Perdido, eu precisava de Deus, mais do que tudo, sem admitir minha necessidade, por isso ela nunca era satisfeita. Eu não sabia como procurar o Senhor, sequer compreendia que sem Ele não posso viver. Eu andava no escuro.
Entre mim e Jesus não havia diálogo. Eu virava as costas para ele. A tristeza de Jesus por causa do meu desprezo era imensa, posso senti-la neste instante. É a dor que sentiríamos amando alguém ao extremo, enfrentando das humilhações verbais aos pregos na Cruz por amor, e sendo rejeitados e desprezados pela pessoa amada. Eu não aceitava o abraço de Jesus porque havia construído uma barreira de pecados entre nós, bloqueio que eu amava mais do que a presença de Cristo na minha vida.
De perto a Virgem Maria acompanhava toda a situação, desde minha concepção no ventre da minha mãe. Com muito pesar e compaixão, Maria testemunhou a troca da minha inocência infantil pelo ódio contra a religião e toda ordem do mundo.

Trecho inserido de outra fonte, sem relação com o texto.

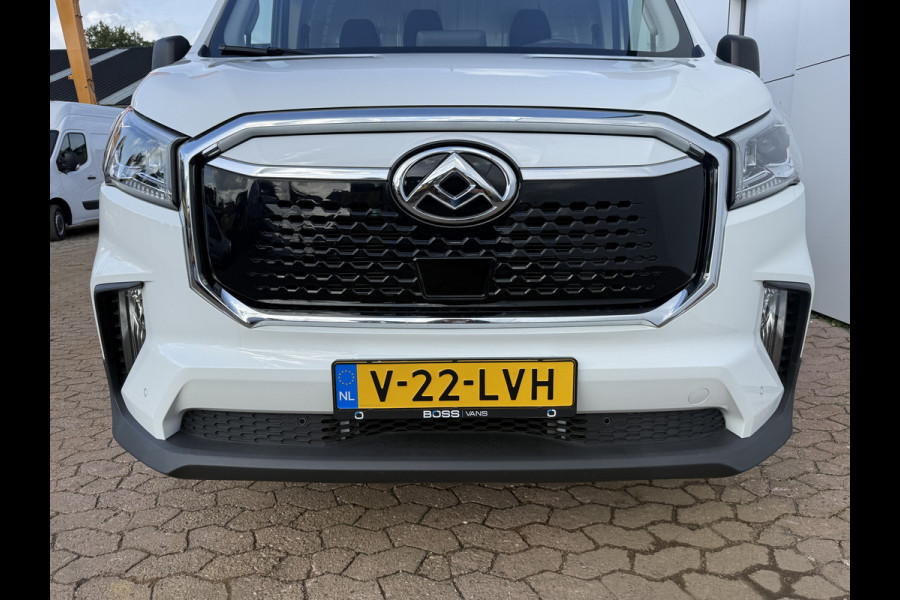 Maxus eDeliver 9 89kWh 204PK Nieuw! Elektrisch L3H2 355km WLTP Snelladen Adaptieve Cruise Airco LED Carplay Camera Stoelverwarming Parkeersensore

Eu queria o caos completo, a reconstrução da sociedade universal a partir da guerra, da tragédia, do choro. E eu adoraria contribuir com essa destruição. Quando sangue suficiente, de apenas um Homem, já foi derramado para reerguer o mundo através do amor!
Por determinação de Deus, Maria frequentava os lugares imundos que eu frequentava, Maria testemunhava as coisas horríveis que eu fazia e lutava contra o demônio por mim e pelas pessoas ao meu lado. Tudo o que a Virgem Maria faz por mim, ela também faz por você.
Como Deus nos criou livres, Ele jamais me obrigou a deixar a vida que eu tinha escolhido. Ao mesmo tempo, Maria Santíssima jamais deixou de estender sua mão para mim. Até que um dia eu disse um pequeno “sim”. Maria logo transformou minha humilde resposta num processo de conversão que até hoje tem consequências sobre mim e minha família inteira. A Santíssima Trindade queria meu coração ardentemente. No entanto, coube à escrava do Senhor mergulhar na noite escura e me arrastar de lá.